In the issue thread below, by how much did performance drop without hypernym filtering, according to fenchri's early experiments?

___ Source passage

The test results of CDR reported in your paper use test_filter.data or test.data as evaluation input?

fenchri / edge-oriented-graph

Source code for the EMNLP 2019 paper: "Connecting the Dots: Document-level Relation Extraction with Edge-oriented Graphs"

Other

146 stars 17 forks source link

The test results of CDR reported in your paper use test_filter.data or test.data as evaluation input? #10

Closed nefujiangping closed 2 years ago

nefujiangping commented 4 years ago

It seems that hypernym filtering has compact to the final results.

fenchri commented 4 years ago

Yes, as mentioned in the paper we applied hypernym filtering to the train, dev and test sets similar to Verga et al. (2018).

nefujiangping commented 4 years ago

Oh, I got it. Thanks.

JohnGiorgi commented 3 years ago

Hi @fenchri,

Do you have the results for a model trained without hypernym filtering listed anywhere? I am interested in how much it impacts the performance of the final model. Thanks!

fenchri commented 3 years ago

Hi there!

Apologies, but I do not have solid numbers to show you, since for an apple-to-apple comparison I tried to have the same setting as previous work.

However, I did experiment with that when I first started this work and I found that performance dropped at least 1% without hypernym filtering. I would recommend to re-run the code by changing the pre-processing to not include the filtering if you need exact numbers, but I could tell that from a very early, toy experimentation, performance should be quite lower.

Hope that helps, cheers :)

JohnGiorgi commented 3 years ago

Thanks a lot @fenchri :)

Also, does the filtering only apply to disease entities? Or does it also apply to chemicals?

fenchri commented 3 years ago

Hey! Terribly sorry for the late reply!

The filtering goes by disease if I remember correctly, but ultimately the entire chemical-disease pair gets dropped. In this paper, we kept all entities but simply did not classify the filtered pairs.

This script is responsible for the filtering process :)

______
___ Supplied material

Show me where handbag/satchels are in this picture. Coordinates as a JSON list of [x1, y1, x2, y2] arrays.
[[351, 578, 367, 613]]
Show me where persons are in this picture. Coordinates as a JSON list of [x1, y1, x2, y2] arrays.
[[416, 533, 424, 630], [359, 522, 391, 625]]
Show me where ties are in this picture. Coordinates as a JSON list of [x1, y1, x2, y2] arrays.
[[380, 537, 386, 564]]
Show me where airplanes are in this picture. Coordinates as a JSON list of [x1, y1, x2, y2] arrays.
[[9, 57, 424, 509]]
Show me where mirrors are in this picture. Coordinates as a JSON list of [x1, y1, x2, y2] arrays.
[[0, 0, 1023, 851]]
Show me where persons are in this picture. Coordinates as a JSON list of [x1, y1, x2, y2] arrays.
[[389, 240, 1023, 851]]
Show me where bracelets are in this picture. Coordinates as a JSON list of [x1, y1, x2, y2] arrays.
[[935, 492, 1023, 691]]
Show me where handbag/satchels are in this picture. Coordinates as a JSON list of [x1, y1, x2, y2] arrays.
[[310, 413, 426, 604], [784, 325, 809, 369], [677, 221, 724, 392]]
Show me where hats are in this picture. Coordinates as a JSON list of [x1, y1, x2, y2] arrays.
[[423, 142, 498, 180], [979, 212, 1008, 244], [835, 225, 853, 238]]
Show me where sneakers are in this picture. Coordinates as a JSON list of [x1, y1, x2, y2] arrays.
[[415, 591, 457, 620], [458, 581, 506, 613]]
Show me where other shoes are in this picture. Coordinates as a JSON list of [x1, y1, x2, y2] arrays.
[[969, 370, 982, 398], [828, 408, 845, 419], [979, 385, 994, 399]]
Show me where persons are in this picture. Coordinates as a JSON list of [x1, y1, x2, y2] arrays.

______

- _Written answer_: At least 1%.